What works (the pedagogy)

  1. Bloom alignment is correct for L2. "Explain" requires the learner to describe in their own words. The four-stage decomposition gives them the vocabulary; the per-stage labels and sublabels give them the concept boundaries; stage 4's step-through gives them the kinetic intuition for the merge algorithm.
  2. The same input threads through all four stages. This is the load-bearing pedagogy. A learner can see café survive normalization in stage 1, get pre-tokenized in stage 2, and understand that stages 3 and 4 are operating on the same string they typed at the top.
  3. Stage 4 is the only interactive stage. This is the right design call. Stages 1–3 are display-only because there is nothing for the learner to do — they are deterministic transforms. Stage 4 has degrees of freedom (merge order, merge step) and rewards interaction.
  4. The merge rule callout ("Just applied: ha + i → hai") is the right level of explicitness. A learner who clicks Step Forward and sees only the chip update would miss the point. Naming the rule that just fired makes the merge algorithm legible.
  5. Reversibility via Step Back. Letting the learner walk backwards through the merges teaches that the algorithm is deterministic and reversible-given-the-rules. Most live BPE demos don't allow this.

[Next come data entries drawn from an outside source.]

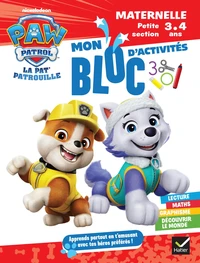 Mon bloc d'activités Pat' Patrouille Petite section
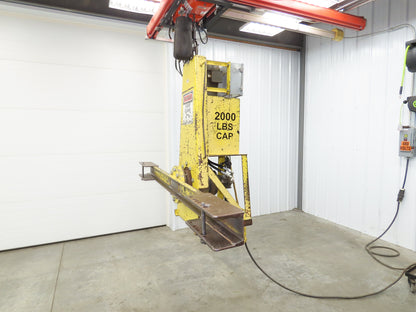 Hoosier Crane Frame Chassis Rotator RV Trailer Hydraulic 230/480V 3Ph 2000lbs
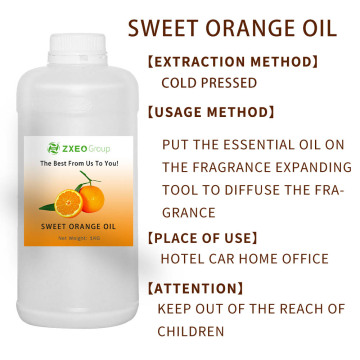 Pure Organic Sweet Orange Essential Oil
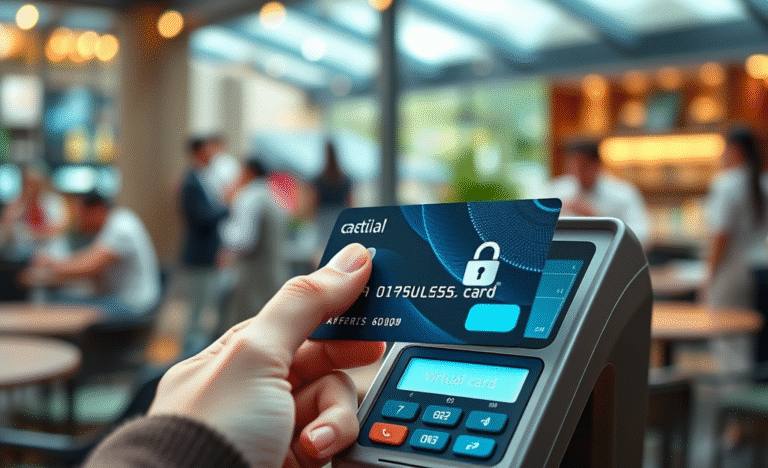A modern contactless credit card featuring virtual payment technology for secure transactions.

What needs follow-up (the gaps)

  1. Stage 4 always demonstrates "haiku". Typing a different input in the box updates stages 1 and 2 but not stage 4. A learner who types "supercalifragilistic" might expect to see that word merge. The current behavior is honest (the merge sequence is hardcoded) but a learner unaware of this will be confused. A note on stage 4 ("merge demo always uses 'haiku' chunk") would close this. Score impact: −3.
  2. The merge rules are not derived from a real tokenizer. "h+a → ha, ha+i → hai, ..." is a pedagogical sequence, not the actual merge order any real BPE produces. A learner who also uses tiktoken or a real BPE library may see different splits and lose trust in this sim. The lesson plan should note this. Score impact: −2.
  3. No way to see how the same string differs between BPE and SentencePiece. The companion sim "interactive-tokenizer-explorer" handles this, but a cross-link would make the lesson plan stronger. Score impact: −1.
  4. The byte-init stage shows characters, not bytes. The "U+0068" labels are codepoints, not bytes. For ASCII this is the same thing, but for non-ASCII (the "é" in "café") one codepoint is multiple UTF-8 bytes. A small "(UTF-8 bytes)" annotation would make this rigorous. Score impact: −2.
  5. No visible vocabulary size. A learner does not see how big the vocabulary is, only that merges happen. A small annotation ("typical BPE vocabulary: 50,000–200,000 entries") would set the scale. Score impact: −1.

Accessibility and clarity

  • Color contrast of the chip backgrounds (light blue for byte chips, amber for leading-space chips) against dark gray text is AA-compliant.
  • The merge highlight uses both a color change (amber) and a stroke (orange border), so the cue is not color-only.
  • Step Forward / Step Back / Reset buttons are p5.js native and keyboard-focusable.
  • The four-stage layout is top-to-bottom, which matches reading order and is screen-reader friendly when paired with a future ARIA-label pass.

Cognitive load assessment

  • 4 stages on one screen + 1 input + 3 buttons + 1 step counter = high but tractable density.
  • Mitigated by spatial separation — each stage has its own bordered box and its own number badge.
  • The step counter (Step N / 4) in stage 4 reduces uncertainty about how much further to click.

Recommendation

Approve for use in Chapter 2 as currently implemented. The five gaps above are real but none of them block correct learning of the L2 objective. Open follow-up tickets for:

  1. Annotation that stage 4 uses fixed "haiku" demo regardless of input
  2. Cross-link to interactive-tokenizer-explorer for vendor comparison
  3. UTF-8 byte rigor in stage 3

The MicroSim teaches what it claims to teach: BPE is a four-stage pipeline, each stage handles one class of cross-vendor difference, and the merge algorithm is deterministic and reversible-given-the-rules. Ship.